** Start of EXERCISE INPUT **
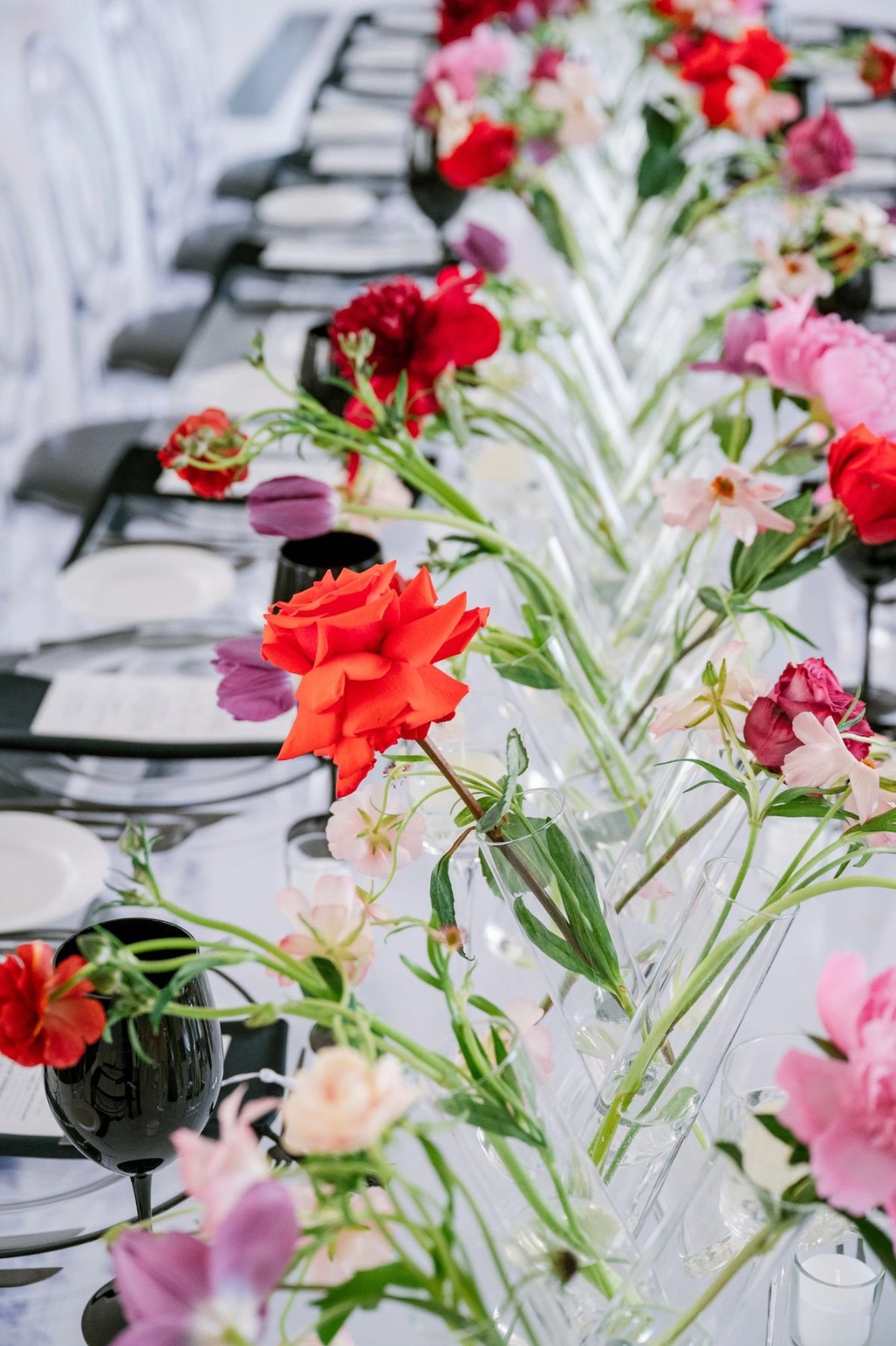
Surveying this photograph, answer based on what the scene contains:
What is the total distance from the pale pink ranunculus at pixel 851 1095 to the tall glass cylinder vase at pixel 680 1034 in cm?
14

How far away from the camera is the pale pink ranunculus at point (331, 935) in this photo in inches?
21.1

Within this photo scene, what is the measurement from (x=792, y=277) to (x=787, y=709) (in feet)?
2.63

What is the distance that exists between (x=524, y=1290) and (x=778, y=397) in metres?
0.63

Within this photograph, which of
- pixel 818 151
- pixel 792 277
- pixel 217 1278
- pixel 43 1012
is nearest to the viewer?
pixel 217 1278

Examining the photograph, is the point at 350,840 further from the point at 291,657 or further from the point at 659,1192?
the point at 659,1192

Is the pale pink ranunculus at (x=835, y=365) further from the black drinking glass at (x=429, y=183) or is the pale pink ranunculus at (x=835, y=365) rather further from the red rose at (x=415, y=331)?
the black drinking glass at (x=429, y=183)

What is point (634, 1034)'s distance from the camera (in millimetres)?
677

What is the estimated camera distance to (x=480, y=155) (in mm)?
1595

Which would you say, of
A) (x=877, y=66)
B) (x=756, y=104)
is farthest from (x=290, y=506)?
(x=877, y=66)

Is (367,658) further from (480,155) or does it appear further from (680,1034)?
(480,155)

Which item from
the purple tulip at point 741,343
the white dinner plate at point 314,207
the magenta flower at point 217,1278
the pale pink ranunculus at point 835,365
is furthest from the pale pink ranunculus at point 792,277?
the white dinner plate at point 314,207

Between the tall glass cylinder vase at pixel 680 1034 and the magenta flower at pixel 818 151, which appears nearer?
the tall glass cylinder vase at pixel 680 1034

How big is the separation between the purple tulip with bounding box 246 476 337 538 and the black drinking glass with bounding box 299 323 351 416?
559mm

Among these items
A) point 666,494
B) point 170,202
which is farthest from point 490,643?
point 170,202
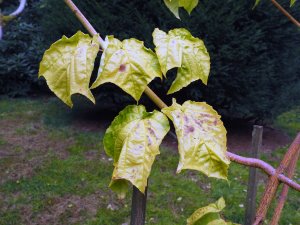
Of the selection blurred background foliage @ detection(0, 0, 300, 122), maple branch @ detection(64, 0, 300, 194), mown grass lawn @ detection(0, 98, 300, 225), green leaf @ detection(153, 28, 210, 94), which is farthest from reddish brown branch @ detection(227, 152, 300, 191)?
blurred background foliage @ detection(0, 0, 300, 122)

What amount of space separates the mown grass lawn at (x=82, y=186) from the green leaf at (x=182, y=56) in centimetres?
294

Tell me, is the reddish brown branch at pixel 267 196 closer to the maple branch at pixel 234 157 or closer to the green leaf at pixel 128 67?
the maple branch at pixel 234 157

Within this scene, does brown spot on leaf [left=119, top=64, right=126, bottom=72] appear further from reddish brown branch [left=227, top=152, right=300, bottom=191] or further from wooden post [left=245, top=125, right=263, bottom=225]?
wooden post [left=245, top=125, right=263, bottom=225]

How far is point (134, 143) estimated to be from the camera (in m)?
0.58

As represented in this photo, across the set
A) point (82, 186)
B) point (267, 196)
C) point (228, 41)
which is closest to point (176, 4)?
point (267, 196)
** End of EXERCISE INPUT **
◆ YOUR INSTRUCTIONS ◆
Can you reproduce the items word for word, starting at the line that contains "Within this scene, does" and ending at the last line of the items?

◆ SOLUTION FOR THIS EXERCISE ◆
Within this scene, does brown spot on leaf [left=119, top=64, right=126, bottom=72] appear further from reddish brown branch [left=227, top=152, right=300, bottom=191] or further from wooden post [left=245, top=125, right=263, bottom=225]?
wooden post [left=245, top=125, right=263, bottom=225]

How far is point (134, 143) estimated to be from the camera (in m)?
0.58

As represented in this photo, across the set
A) point (82, 186)
B) point (267, 196)
C) point (228, 41)
which is closest to point (176, 4)?
point (267, 196)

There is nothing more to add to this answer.